WHAT YOU NEED TO DO
In your copy, repeat the records exactly and leave out the pictures.

### DATA TO USE ###

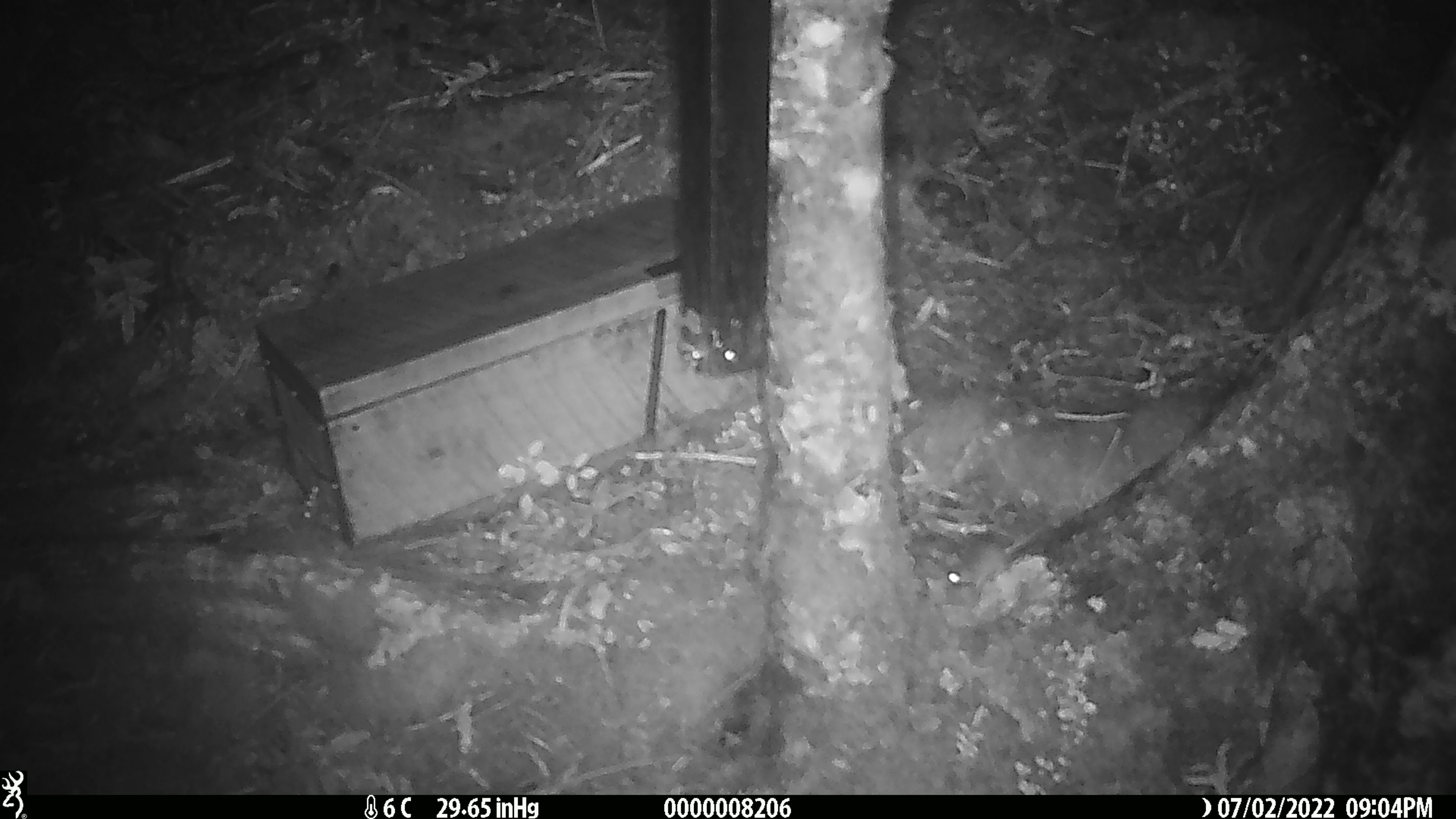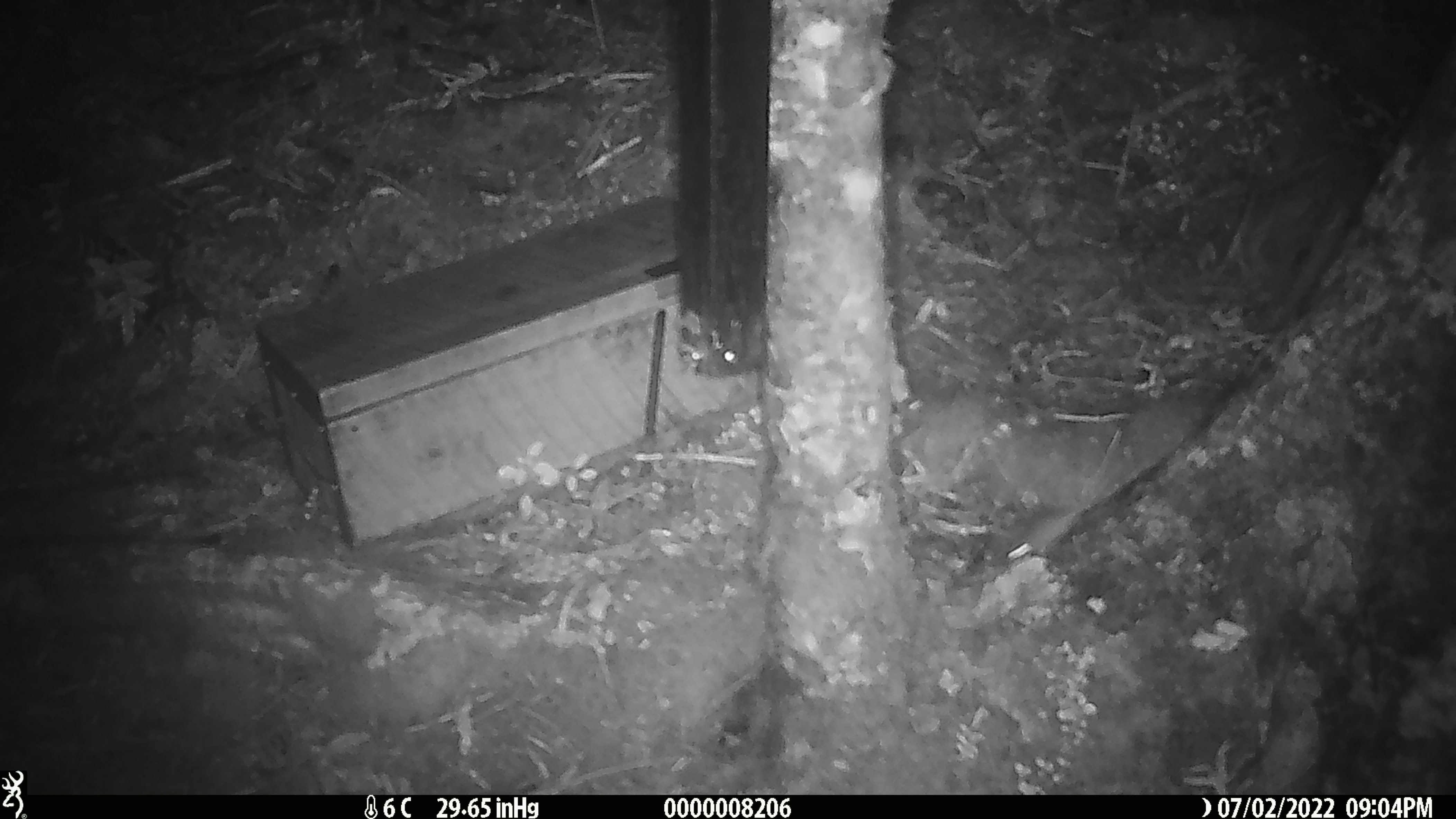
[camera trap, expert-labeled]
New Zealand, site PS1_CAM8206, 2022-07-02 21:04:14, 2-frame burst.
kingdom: Animalia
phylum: Chordata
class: Mammalia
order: Rodentia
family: Muridae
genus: Mus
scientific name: Mus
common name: mouse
Mouse (Mus).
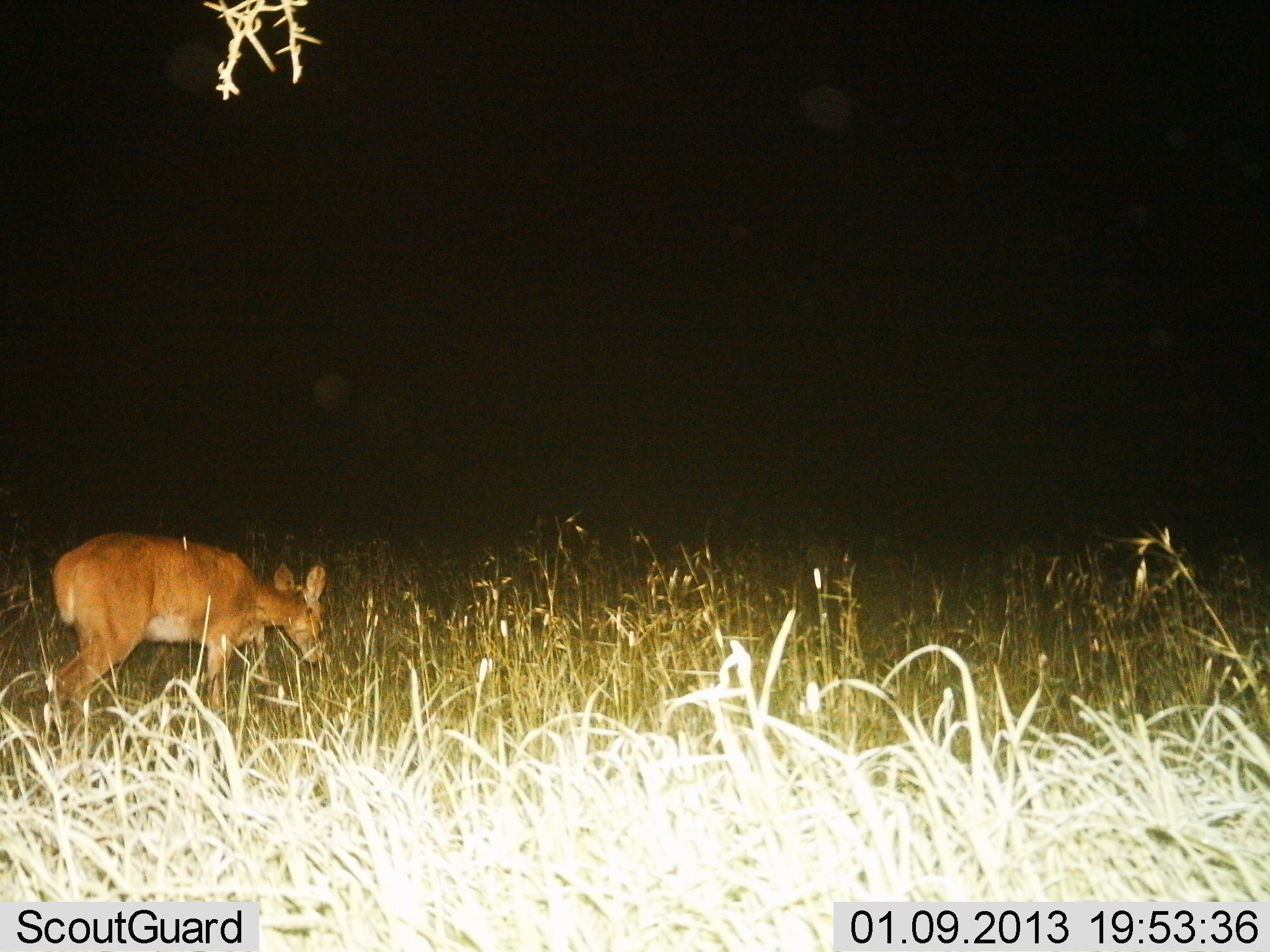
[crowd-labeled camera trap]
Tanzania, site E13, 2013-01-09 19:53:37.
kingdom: Animalia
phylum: Chordata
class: Mammalia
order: Artiodactyla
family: Bovidae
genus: Redunca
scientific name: Redunca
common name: reedbuck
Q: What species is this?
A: Reedbuck (Redunca).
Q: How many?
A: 1.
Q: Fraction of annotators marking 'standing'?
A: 24%.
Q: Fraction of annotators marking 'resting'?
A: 0%.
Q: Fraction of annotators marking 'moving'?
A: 28%.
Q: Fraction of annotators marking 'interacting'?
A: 0%.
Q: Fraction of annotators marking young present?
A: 0%.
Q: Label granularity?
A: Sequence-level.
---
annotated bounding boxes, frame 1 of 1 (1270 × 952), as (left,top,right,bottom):
animal: (38,532,329,750)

###

ANSWER
[camera trap, expert-labeled]
New Zealand, site PS1_CAM8206, 2022-07-02 21:04:14, 2-frame burst.
kingdom: Animalia
phylum: Chordata
class: Mammalia
order: Rodentia
family: Muridae
genus: Mus
scientific name: Mus
common name: mouse
Mouse (Mus).
[crowd-labeled camera trap]
Tanzania, site E13, 2013-01-09 19:53:37.
kingdom: Animalia
phylum: Chordata
class: Mammalia
order: Artiodactyla
family: Bovidae
genus: Redunca
scientific name: Redunca
common name: reedbuck
Q: What species is this?
A: Reedbuck (Redunca).
Q: How many?
A: 1.
Q: Fraction of annotators marking 'standing'?
A: 24%.
Q: Fraction of annotators marking 'resting'?
A: 0%.
Q: Fraction of annotators marking 'moving'?
A: 28%.
Q: Fraction of annotators marking 'interacting'?
A: 0%.
Q: Fraction of annotators marking young present?
A: 0%.
Q: Label granularity?
A: Sequence-level.
---
annotated bounding boxes, frame 1 of 1 (1270 × 952), as (left,top,right,bottom):
animal: (38,532,329,750)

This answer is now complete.